WHAT NEEDS TO BE DONE: The line with "Piran 29.04.2025 23:27" marks where to begin; print it and all lines after it in the material below exactly, skipping pictures.

THE DATA:
......

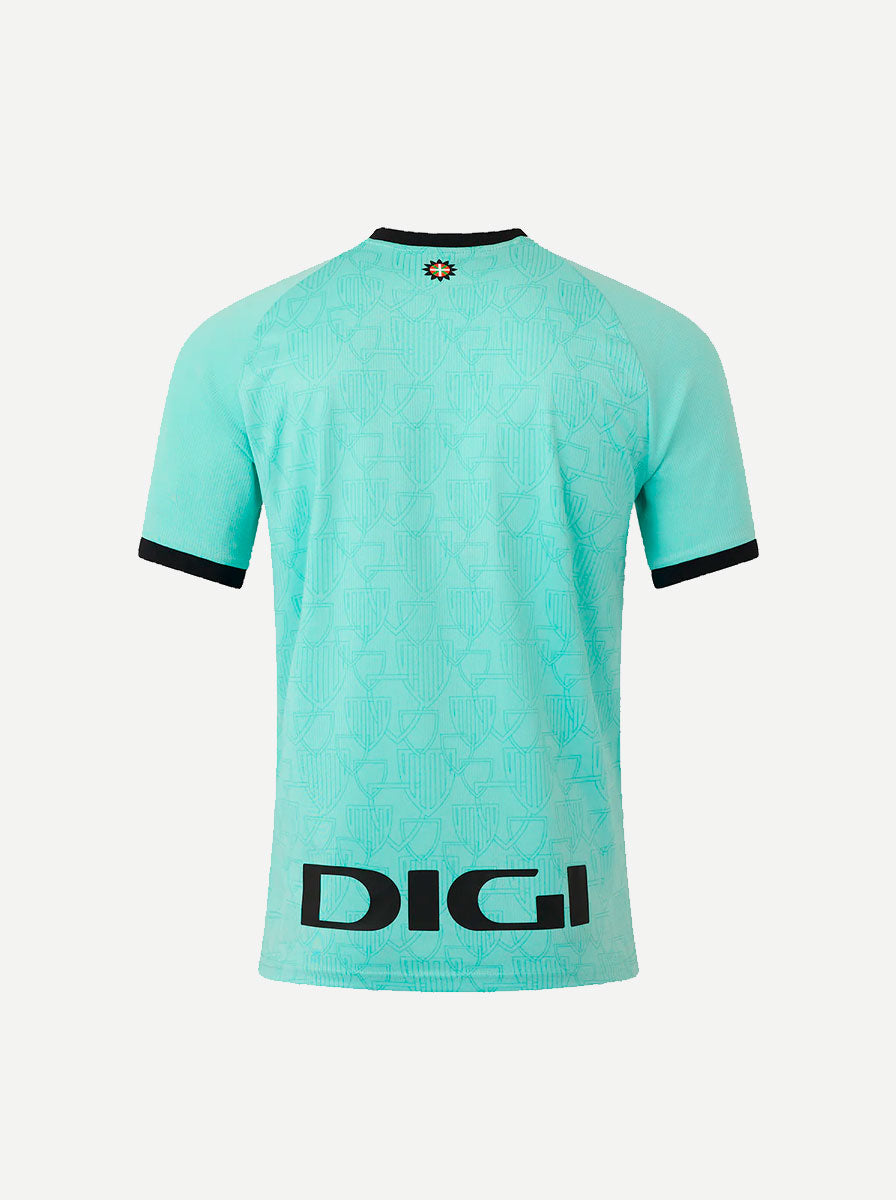 Jersey Third 25/26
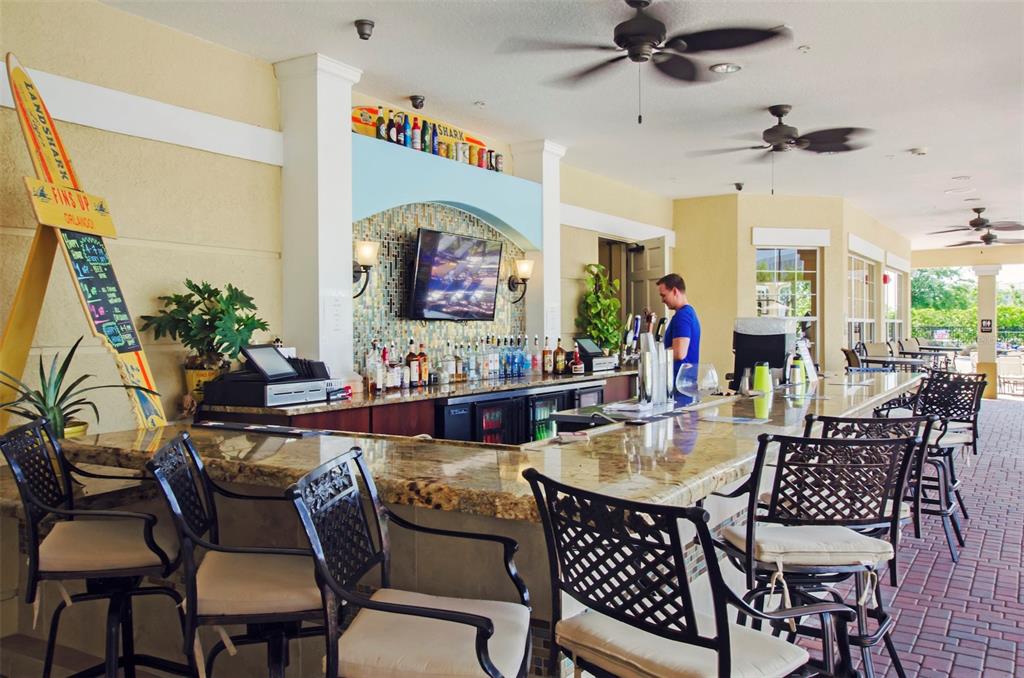 5049 Shoreway Loop, Unit 407 Orlando, FL 32819 - Photo 33 of 53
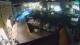Piran 29.04.2025 23:27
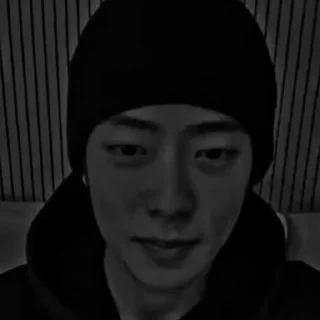 🎥 emoji #◞𝐉𝐀𝐄𝐇𝐘𝐔𝐍 – @skateboardxii Telegram sticker 7 of 70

......

WRITTEN ANSWER:
Piran 29.04.2025 23:27
 🎥 emoji #◞𝐉𝐀𝐄𝐇𝐘𝐔𝐍 – @skateboardxii Telegram sticker 7 of 70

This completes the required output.